Dans un rapport datant du 4 juillet 2019, Moody’s estime que la consolidation entre banques en Afrique subsaharienne crée de plus grandes banques avec des profils de crédit plus solides. « Cette tendance devrait se poursuivre car la faible croissance économique incite les banques à rechercher la croissance par le biais de fusions et acquisitions », estime l’institution.
« Le nombre de petites banques est en baisse, alors que les plus grandes sont en croissance constante, produisant des banques avec des profils de crédit plus solides », a déclaré Akin Majekodunmi, vice-président des crédits à la gestion des crédits chez Moody’s. « Nous nous attendons à ce que cette tendance se maintienne alors que les autorités de réglementation préconisent la consolidation du système bancaire et que la faible croissance économique dans la majeure partie de la région incite les banques à rechercher la croissance par le biais de fusions et acquisitions. »
Les activités de consolidation devraient être particulièrement importantes en Afrique de l’Est, et plus particulièrement au Kenya et en Tanzanie, où se trouvent de nombreuses petites banques. En Angola, Moody’s s’attend à ce qu’un examen de la qualité des actifs par le régulateur permette une certaine consolidation au cours des deux prochaines années. Dans le reste de l’Afrique australe, occidentale et centrale, Moody’s s’attend à une activité limitée au cours des deux prochaines années.
La consolidation accroît les économies d’échelle et améliore la stabilité des revenus grâce à la diversification géographique et des produits. Il réduit également le nombre de très petites banques fragiles, rendant les profils de crédit agrégés des systèmes bancaires africains plus résilients aux défis de l’environnement opérationnel.

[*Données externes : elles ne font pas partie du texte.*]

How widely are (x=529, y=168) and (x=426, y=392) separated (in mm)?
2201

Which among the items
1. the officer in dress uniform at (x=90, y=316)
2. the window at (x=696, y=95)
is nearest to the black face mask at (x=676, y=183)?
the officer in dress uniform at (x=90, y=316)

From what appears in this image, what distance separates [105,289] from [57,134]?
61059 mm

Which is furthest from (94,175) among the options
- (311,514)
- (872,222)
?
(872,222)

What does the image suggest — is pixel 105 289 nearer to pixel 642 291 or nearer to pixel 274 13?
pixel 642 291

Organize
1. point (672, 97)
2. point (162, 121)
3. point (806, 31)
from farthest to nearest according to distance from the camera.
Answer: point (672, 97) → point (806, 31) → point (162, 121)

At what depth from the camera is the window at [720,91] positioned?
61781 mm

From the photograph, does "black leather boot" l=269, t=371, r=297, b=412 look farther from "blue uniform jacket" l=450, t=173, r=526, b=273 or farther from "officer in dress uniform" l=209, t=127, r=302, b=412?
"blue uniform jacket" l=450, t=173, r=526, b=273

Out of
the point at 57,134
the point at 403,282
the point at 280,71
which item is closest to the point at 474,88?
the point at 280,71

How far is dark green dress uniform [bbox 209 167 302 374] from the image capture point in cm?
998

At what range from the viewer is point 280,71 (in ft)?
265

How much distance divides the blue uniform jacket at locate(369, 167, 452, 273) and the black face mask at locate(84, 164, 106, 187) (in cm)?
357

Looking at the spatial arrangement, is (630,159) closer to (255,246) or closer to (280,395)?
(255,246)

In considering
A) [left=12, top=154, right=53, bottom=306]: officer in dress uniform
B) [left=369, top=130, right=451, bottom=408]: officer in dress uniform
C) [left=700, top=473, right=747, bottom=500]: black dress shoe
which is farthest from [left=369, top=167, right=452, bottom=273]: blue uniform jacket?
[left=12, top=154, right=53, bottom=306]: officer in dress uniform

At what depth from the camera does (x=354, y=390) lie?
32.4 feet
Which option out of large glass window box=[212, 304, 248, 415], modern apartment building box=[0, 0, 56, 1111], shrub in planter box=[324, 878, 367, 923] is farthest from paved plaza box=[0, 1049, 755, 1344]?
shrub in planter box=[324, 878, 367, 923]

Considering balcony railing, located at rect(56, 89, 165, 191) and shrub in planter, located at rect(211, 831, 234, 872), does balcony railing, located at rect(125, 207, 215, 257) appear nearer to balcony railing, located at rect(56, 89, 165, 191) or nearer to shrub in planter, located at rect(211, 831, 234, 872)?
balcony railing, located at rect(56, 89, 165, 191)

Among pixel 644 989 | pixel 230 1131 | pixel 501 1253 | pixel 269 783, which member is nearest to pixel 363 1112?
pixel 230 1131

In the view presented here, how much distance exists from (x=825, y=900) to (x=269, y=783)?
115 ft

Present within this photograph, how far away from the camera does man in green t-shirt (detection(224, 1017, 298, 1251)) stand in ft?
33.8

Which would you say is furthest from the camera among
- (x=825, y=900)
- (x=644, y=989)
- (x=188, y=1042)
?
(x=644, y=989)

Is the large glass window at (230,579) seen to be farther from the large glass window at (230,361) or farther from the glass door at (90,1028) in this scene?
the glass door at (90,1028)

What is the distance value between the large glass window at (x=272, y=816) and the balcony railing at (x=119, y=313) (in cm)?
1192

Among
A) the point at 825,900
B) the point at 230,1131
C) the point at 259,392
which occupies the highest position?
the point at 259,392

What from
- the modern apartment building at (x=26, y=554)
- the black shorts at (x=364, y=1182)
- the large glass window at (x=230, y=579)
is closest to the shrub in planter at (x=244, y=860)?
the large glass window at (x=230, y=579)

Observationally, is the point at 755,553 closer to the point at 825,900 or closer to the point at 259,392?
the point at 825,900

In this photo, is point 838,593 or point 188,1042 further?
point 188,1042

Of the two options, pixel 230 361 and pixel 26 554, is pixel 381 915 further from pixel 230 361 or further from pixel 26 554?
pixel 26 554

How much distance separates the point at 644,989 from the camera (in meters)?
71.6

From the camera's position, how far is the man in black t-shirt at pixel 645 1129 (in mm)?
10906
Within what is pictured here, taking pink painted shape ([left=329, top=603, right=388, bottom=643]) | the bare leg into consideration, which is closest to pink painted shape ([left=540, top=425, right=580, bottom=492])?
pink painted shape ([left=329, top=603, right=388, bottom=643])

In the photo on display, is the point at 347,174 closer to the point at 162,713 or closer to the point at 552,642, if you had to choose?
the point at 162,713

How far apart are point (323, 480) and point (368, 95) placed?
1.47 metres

Les décisions réglementaires telles que les exigences d’augmentation du capital ont obligé de nombreuses banques à fusionner ou même à se retirer totalement du marché. En outre, au Nigeria, au Kenya et au Ghana, les banques en difficulté en matière de redressement financier ont été obligées par les régulateurs de fusionner avec des banques plus saines ou avec elles-mêmes. cependant, une grande partie de l’Afrique subsaharienne reste sous-financée (crédits intérieurs au secteur privé en pourcentage du PIB inférieur à 30% dans la majeure partie des pays de la région). « C’est pourquoi nous prévoyons que de nouvelles banques entreront sur le marché pour répondre à la demande de crédit », estime Moody’s.
La consolidation augmente la stabilité des revenus grâce à la diversification géographique, la diversification des produits et réduit également le nombre de très petites banques, fondamentalement faibles, ce qui rend l’ensemble profils de crédit des systèmes bancaires africains plus résilients face aux défis du marché environnement. La consolidation améliore également la surveillance réglementaire en réduisant le fardeau de la surveiller un grand nombre de petites banques.